→ Extracted data
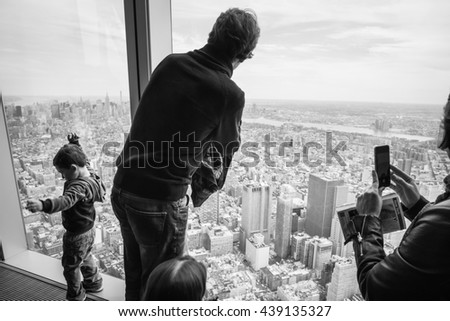 NEW YORK, USA - Apr 28, 2016: People in One World Observatory. This observation deck is located at the top of One World Trade Center, the tallest building in New York City. - stock photo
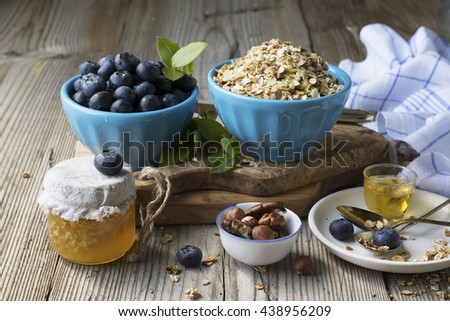 Still life of healthy breakfast. Cereal flakes for cereal, blueberry ripe berries, fresh flower honey, nuts on a cutting board from olive wood are served with table linens in a cage. selective focus - stock photo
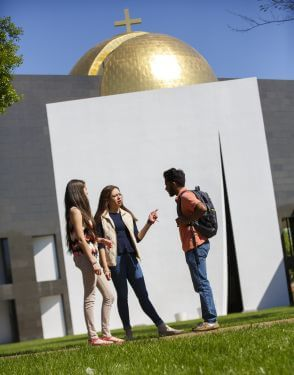 Undergraduate students talking in front of Chapel of St. Basil at the University of St. Thomas in Houston, Texas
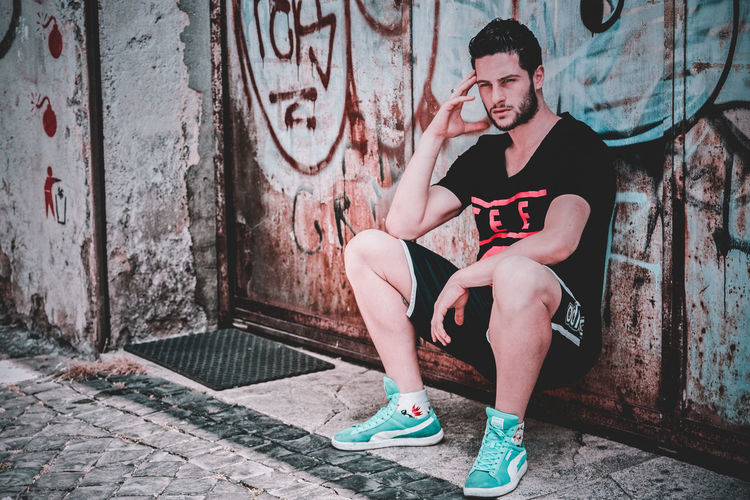 Full length of young man sitting on wall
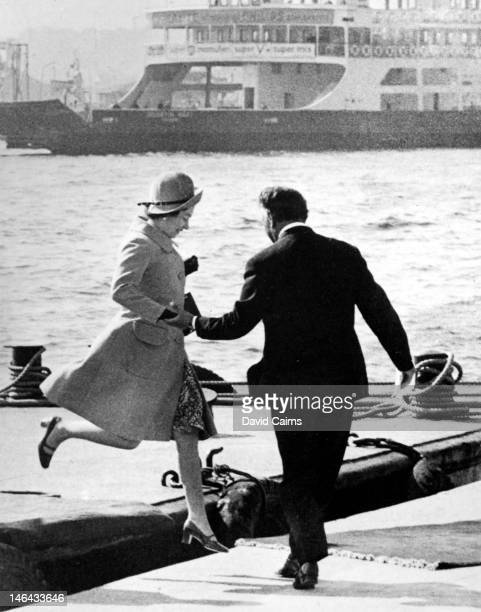 Queen Elizabeth II jumps ashore from a barge after disembarking from the Royal Yacht 'Brittania' during a State Visit to Turkey 23rd October 1971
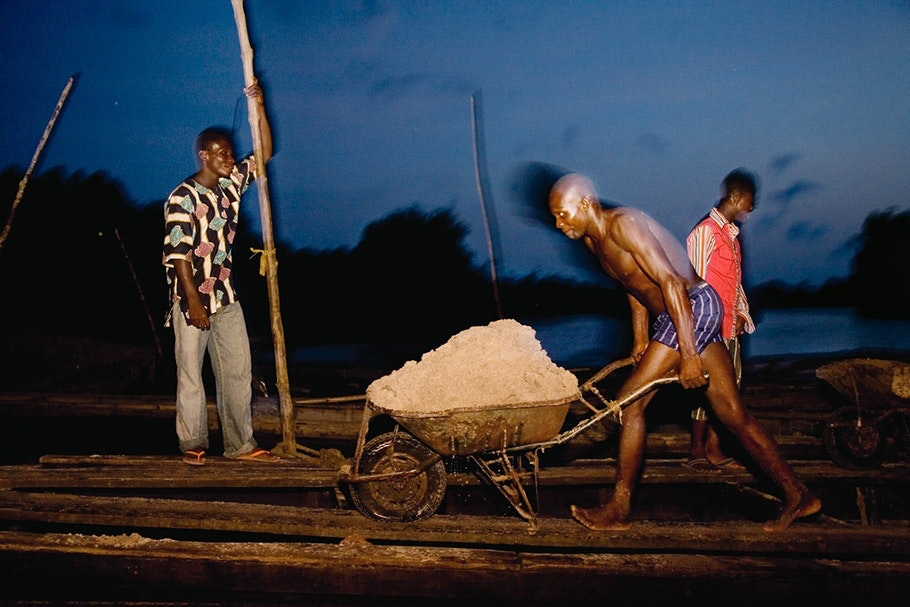 Man with wheelbarrow.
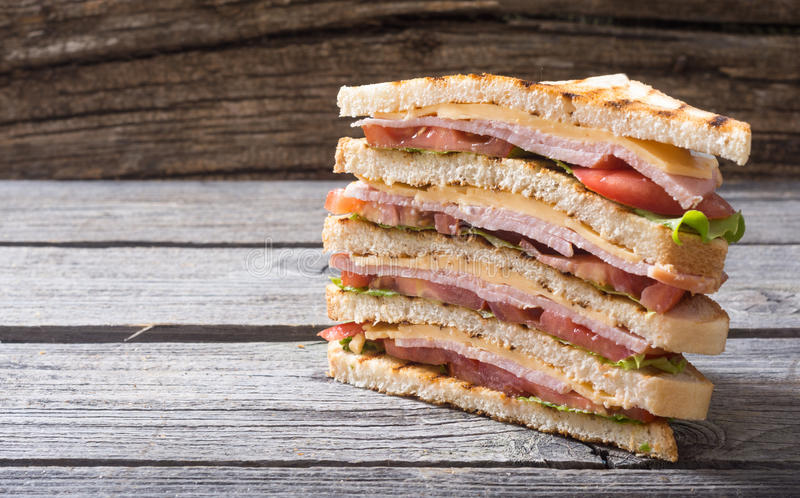 Grilled club sandwich. Club sandwich with bacon, tomato, cucumber and herbs stock photo
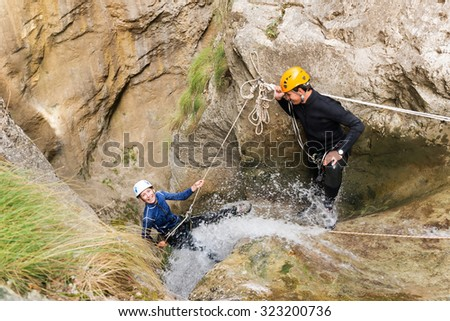 Excited couple climbing cliffs together in canyon. - stock photo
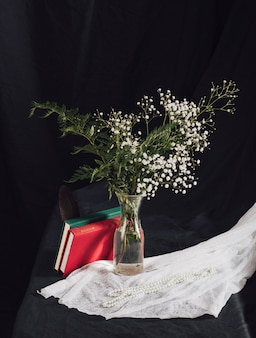 Fleurs avec plantes dans un vase près de volumes et perles sur textile blanc sur table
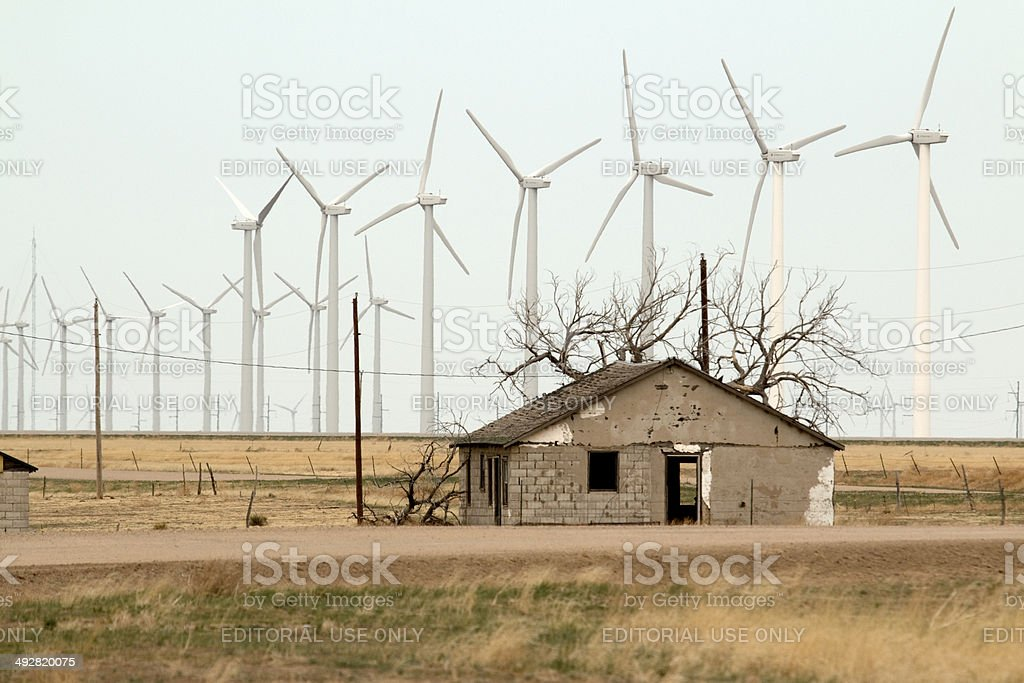 Abandoned home and GE wind turbines southeast Colorado stock photo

→ Prompt
Pictures are to be left out, while the records are copied word for word.

→ Expected answer
 NEW YORK, USA - Apr 28, 2016: People in One World Observatory. This observation deck is located at the top of One World Trade Center, the tallest building in New York City. - stock photo
 Still life of healthy breakfast. Cereal flakes for cereal, blueberry ripe berries, fresh flower honey, nuts on a cutting board from olive wood are served with table linens in a cage. selective focus - stock photo
 Undergraduate students talking in front of Chapel of St. Basil at the University of St. Thomas in Houston, Texas
 Full length of young man sitting on wall
 Queen Elizabeth II jumps ashore from a barge after disembarking from the Royal Yacht 'Brittania' during a State Visit to Turkey 23rd October 1971
 Man with wheelbarrow.
 Grilled club sandwich. Club sandwich with bacon, tomato, cucumber and herbs stock photo
 Excited couple climbing cliffs together in canyon. - stock photo
 Fleurs avec plantes dans un vase près de volumes et perles sur textile blanc sur table
 Abandoned home and GE wind turbines southeast Colorado stock photo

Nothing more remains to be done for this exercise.